## SELECTED EXTRACT
Credit: Shutterstock
Westlake produces polyvinyl chloride pipe that can transport drinkable water.
The impact of budget cuts ordered by the US Department of Government Efficiency has been well documented in C&EN and elsewhere. And no funding agency has been more decimated than the US Agency for International Development (USAID), which on Feb. 23 was effectively shuttered. The loss of programs to fight diseases like mpox and Ebola will likely weaken human health across the globe.
But a recent comment from a chemical company executive brought to light a less appreciated benefit of such international US aid: economic development, right at home.
The comment came from James Y. Chao, senior chairman of the board of Westlake, one of the largest US producers of polyethylene, polyvinyl chloride, and vinyl construction products.
Chao and his brother, Albert Y. Chao, were at New York City’s Plaza Hotel on March 4 to accept the 92nd Chemical Industry Medal from the Society of Chemical Industry’s America Section. Attendees were dressed in tuxedos and evening gowns, and everyone seemed to be enjoying a degree of the good fortune that transcends any debate about shifts in policy in Washington, DC.
Chao woke guests up to a potential business impact of those shifts when he started his acceptance speech by thanking USAID for giving him the opportunity to speak at the event. “If not for USAID, there would not be Formosa Plastics or Westlake,” he said.
It turns out that the Chao brothers’ father, Ting Tsung Chao, cofounded Formosa Plastics in Taiwan in 1954 with a $790,000 loan from USAID’s predecessor agency. The company became a success, and the Chao family moved on to other chemical manufacturing ventures. They entered the US market in 1986 by acquiring a polyethylene plant in Louisiana. It was the first asset of what is now Westlake, a Houston-based company that trades on the New York Stock Exchange.
Today, the two firms are among the largest chemical companies in the world. Westlake employs about 15,500 people overall, more than two-thirds of whom are in the US. Formosa Plastics employs about 3,000 people in the US in the production of plastics and chlor-alkali chemicals. Both firms create the kind of manufacturing jobs the second Donald J. Trump administration wants to cultivate in the US.

## REQUIREMENT
Answer these questions from the article on USAID and Westlake.
1. On what date was USAID effectively shuttered?
2. How large was the loan from USAID's predecessor agency that helped cofound Formosa Plastics in 1954?
3. About how many people does Formosa Plastics employ in the US?

[Dataset entries]
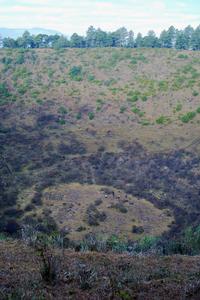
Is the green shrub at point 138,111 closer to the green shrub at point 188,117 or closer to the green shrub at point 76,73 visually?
the green shrub at point 188,117

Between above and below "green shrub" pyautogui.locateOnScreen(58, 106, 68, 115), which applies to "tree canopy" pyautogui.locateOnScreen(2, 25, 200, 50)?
above

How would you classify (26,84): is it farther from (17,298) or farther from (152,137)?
(17,298)

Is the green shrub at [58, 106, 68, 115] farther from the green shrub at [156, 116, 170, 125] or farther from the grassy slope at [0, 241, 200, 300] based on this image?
the grassy slope at [0, 241, 200, 300]

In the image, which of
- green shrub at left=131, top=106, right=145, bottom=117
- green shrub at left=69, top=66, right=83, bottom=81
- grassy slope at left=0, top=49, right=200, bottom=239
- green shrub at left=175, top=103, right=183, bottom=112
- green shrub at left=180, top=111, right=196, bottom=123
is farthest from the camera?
green shrub at left=69, top=66, right=83, bottom=81

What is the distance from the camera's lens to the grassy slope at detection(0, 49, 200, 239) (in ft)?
124

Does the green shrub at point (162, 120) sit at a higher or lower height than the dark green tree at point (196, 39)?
lower

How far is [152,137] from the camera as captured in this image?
4638cm

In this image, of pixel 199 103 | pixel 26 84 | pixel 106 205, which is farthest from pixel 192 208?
pixel 26 84

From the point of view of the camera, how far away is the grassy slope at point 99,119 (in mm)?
37656

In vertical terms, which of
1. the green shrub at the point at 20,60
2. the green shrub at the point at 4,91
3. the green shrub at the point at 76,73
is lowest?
the green shrub at the point at 4,91

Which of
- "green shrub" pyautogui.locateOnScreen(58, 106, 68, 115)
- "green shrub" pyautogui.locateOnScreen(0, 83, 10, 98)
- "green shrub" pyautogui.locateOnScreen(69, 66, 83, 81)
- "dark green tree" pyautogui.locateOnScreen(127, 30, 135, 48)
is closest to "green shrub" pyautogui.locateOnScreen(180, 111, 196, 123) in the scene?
"green shrub" pyautogui.locateOnScreen(58, 106, 68, 115)

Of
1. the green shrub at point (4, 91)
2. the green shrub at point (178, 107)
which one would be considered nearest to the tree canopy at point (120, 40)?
the green shrub at point (4, 91)

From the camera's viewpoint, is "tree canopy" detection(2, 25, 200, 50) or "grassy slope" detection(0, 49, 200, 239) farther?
"tree canopy" detection(2, 25, 200, 50)

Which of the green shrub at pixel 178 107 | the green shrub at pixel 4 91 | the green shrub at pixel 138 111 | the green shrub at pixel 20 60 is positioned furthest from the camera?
the green shrub at pixel 20 60
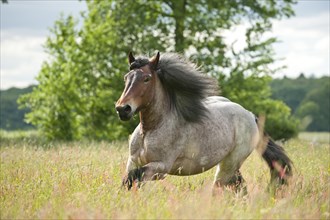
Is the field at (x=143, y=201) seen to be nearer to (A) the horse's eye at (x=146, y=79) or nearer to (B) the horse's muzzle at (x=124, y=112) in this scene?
(B) the horse's muzzle at (x=124, y=112)

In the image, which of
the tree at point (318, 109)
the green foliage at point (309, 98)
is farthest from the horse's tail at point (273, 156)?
the tree at point (318, 109)

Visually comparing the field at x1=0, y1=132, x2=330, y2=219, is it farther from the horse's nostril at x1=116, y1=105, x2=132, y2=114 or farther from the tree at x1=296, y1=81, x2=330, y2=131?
the tree at x1=296, y1=81, x2=330, y2=131

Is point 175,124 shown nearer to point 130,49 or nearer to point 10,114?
point 130,49

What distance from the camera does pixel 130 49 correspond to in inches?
886

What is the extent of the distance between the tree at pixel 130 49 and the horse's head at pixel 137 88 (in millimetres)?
15374

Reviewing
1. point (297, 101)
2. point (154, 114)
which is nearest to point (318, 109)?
point (297, 101)

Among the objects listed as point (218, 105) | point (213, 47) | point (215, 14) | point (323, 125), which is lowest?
point (323, 125)

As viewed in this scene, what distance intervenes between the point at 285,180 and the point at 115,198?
3.30 metres

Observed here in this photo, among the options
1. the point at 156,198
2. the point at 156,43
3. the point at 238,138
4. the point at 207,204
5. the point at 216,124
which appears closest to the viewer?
the point at 207,204

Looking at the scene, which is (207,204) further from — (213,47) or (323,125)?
(323,125)

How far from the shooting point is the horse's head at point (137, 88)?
5.95 metres

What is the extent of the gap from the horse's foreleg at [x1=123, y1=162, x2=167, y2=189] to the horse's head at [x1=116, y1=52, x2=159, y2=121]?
0.65m

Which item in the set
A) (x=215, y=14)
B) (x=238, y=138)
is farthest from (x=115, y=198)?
(x=215, y=14)

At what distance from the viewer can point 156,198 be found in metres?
5.23
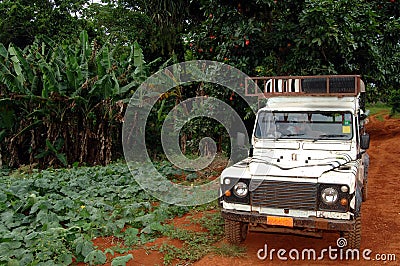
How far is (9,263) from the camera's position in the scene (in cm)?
409

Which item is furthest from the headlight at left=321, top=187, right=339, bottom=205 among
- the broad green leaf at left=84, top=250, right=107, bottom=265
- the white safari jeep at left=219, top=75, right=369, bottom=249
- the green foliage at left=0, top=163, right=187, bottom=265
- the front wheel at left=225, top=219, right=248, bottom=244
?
the broad green leaf at left=84, top=250, right=107, bottom=265

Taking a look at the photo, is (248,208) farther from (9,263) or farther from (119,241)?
(9,263)

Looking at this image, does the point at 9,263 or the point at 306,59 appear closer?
the point at 9,263

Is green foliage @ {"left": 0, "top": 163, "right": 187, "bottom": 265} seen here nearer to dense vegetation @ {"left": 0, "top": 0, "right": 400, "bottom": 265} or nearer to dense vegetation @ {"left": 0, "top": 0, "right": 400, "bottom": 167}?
dense vegetation @ {"left": 0, "top": 0, "right": 400, "bottom": 265}

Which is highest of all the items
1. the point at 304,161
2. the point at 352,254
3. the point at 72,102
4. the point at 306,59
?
the point at 306,59

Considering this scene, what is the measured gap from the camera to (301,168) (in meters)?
5.09

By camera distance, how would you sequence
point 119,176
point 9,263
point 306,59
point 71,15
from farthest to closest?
point 71,15, point 306,59, point 119,176, point 9,263

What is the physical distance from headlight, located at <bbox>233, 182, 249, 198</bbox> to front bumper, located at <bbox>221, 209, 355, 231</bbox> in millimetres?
211

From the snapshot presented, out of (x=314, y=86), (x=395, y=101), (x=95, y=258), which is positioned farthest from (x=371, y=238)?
(x=395, y=101)

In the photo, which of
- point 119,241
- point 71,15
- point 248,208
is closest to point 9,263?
point 119,241

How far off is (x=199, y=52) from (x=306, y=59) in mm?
2771

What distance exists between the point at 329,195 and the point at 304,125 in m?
1.62

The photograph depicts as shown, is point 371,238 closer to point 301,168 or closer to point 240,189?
point 301,168

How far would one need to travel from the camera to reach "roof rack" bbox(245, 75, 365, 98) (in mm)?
6031
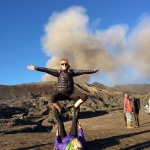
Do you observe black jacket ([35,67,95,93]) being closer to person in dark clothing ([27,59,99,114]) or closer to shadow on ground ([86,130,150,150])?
person in dark clothing ([27,59,99,114])

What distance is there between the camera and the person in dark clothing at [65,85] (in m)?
8.34

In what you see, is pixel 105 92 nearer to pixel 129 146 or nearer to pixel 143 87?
pixel 143 87

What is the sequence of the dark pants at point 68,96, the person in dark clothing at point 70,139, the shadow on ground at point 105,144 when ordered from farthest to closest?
1. the shadow on ground at point 105,144
2. the dark pants at point 68,96
3. the person in dark clothing at point 70,139

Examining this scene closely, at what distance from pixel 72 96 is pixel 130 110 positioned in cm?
916

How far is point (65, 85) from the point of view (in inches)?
333

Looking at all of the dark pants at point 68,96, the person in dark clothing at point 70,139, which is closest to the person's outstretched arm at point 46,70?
the dark pants at point 68,96

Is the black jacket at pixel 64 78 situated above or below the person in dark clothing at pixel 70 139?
above

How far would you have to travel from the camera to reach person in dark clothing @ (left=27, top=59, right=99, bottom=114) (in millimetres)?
8336

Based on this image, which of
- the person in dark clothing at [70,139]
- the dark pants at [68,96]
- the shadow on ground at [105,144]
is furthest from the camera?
the shadow on ground at [105,144]

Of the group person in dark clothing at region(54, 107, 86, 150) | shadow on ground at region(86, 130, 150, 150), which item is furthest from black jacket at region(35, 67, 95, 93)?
shadow on ground at region(86, 130, 150, 150)

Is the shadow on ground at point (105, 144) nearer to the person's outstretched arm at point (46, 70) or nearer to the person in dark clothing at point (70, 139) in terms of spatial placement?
the person in dark clothing at point (70, 139)

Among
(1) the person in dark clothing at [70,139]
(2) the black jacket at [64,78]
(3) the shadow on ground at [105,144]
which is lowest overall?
(3) the shadow on ground at [105,144]

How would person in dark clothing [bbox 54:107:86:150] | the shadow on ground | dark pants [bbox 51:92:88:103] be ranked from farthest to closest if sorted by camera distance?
1. the shadow on ground
2. dark pants [bbox 51:92:88:103]
3. person in dark clothing [bbox 54:107:86:150]

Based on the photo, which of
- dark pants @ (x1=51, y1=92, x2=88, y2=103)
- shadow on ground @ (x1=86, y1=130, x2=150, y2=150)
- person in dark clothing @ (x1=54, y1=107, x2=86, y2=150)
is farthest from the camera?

## EXERCISE SOLUTION
1. Feb. 23
2. $790,000
3. About 3,000